You don't need to be a vegetarian to eat like one! With over 100 recipes, the New York Times bestselling author of Dinner: A Love Story and her family adopt a "weekday vegetarian" mentality.

In her newest cookbook, beloved author and Cup of Jo columnist Jenny Rosenstrach writes about being a "weekday vegetarian," i.e. eating a vegetable-based diet during the week and saving meaty splurges for the weekend. One day, it hit Rosenstrach like a lightning bolt: She and her family needed to eat less meat--for their health and for the greater good of the environment. The Weekday Vegetarians shows readers how she got her family on board with meat-free meals. She uses "Hooks" that make any vegetarian dish irresistible--like spiced Crispy Chickpeas, Pizza Dough Croutons, and Sweet Chili Glaze; "Next-Level Sauces" like Vegan Caesar, Shakedown Pesto, and Yogurt-Harissa; and "Side Dishes That Make Everything Special" like Yogurt Flatbread.

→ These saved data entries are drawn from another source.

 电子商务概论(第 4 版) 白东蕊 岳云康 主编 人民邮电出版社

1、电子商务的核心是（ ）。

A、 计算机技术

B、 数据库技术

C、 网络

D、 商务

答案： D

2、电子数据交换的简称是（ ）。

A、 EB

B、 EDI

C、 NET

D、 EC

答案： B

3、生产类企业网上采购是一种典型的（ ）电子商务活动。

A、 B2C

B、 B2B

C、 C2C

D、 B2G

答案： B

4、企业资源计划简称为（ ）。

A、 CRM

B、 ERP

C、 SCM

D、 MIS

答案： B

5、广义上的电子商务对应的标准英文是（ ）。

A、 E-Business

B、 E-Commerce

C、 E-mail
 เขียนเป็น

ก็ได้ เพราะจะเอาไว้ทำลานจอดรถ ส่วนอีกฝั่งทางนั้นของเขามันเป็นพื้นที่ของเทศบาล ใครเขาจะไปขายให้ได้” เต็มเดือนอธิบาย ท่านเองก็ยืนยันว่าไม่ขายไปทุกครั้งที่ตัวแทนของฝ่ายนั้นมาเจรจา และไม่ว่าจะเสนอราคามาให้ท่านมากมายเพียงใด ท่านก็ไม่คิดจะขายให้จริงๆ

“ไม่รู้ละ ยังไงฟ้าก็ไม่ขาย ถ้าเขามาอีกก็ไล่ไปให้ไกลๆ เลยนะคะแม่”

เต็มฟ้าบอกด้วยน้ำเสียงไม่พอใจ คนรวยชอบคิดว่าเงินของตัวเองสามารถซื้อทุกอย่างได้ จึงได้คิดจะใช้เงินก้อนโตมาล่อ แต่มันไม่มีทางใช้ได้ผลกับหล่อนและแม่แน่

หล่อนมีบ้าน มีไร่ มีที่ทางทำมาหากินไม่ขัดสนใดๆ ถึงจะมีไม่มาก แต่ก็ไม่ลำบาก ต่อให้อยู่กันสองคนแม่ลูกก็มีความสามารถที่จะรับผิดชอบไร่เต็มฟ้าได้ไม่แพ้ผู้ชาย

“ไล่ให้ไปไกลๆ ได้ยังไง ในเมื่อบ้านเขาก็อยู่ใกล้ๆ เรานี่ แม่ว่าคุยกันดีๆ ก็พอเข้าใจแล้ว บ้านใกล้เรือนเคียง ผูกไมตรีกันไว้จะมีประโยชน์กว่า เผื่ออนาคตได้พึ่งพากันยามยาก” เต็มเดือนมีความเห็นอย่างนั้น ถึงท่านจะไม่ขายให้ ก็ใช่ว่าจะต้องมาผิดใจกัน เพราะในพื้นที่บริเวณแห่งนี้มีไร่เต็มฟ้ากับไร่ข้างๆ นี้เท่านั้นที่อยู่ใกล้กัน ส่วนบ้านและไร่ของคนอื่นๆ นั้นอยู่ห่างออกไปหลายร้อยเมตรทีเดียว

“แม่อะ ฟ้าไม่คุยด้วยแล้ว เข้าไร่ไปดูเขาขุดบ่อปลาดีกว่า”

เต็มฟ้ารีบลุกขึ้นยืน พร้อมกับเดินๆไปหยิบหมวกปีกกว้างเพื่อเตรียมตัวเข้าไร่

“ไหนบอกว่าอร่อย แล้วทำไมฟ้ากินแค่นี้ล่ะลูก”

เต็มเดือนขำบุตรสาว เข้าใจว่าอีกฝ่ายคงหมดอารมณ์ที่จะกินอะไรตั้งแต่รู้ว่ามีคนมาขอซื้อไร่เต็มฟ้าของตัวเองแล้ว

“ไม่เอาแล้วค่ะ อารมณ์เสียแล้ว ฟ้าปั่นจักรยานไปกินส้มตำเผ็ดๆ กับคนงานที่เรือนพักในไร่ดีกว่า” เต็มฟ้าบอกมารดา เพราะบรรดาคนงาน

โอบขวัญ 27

Organized by meal type, The Weekday Vegetarians offers one hundred recipes like Pizza Salad with White Beans in the Bowls & Salads chapter, Cauliflower Cutlets with Ranch Dressing in the chapter Skillet Mains, and Squash and Black Bean Tacos in the Tacos & Tortillas chapter, with excellent and practical tips, and food for thought written in her engaging, witty, and relatable voice. And who knows--maybe like Jenny's family, the more you practice being "weekday vegetarians," the more you will notice plant-based eating creeping into your weekends!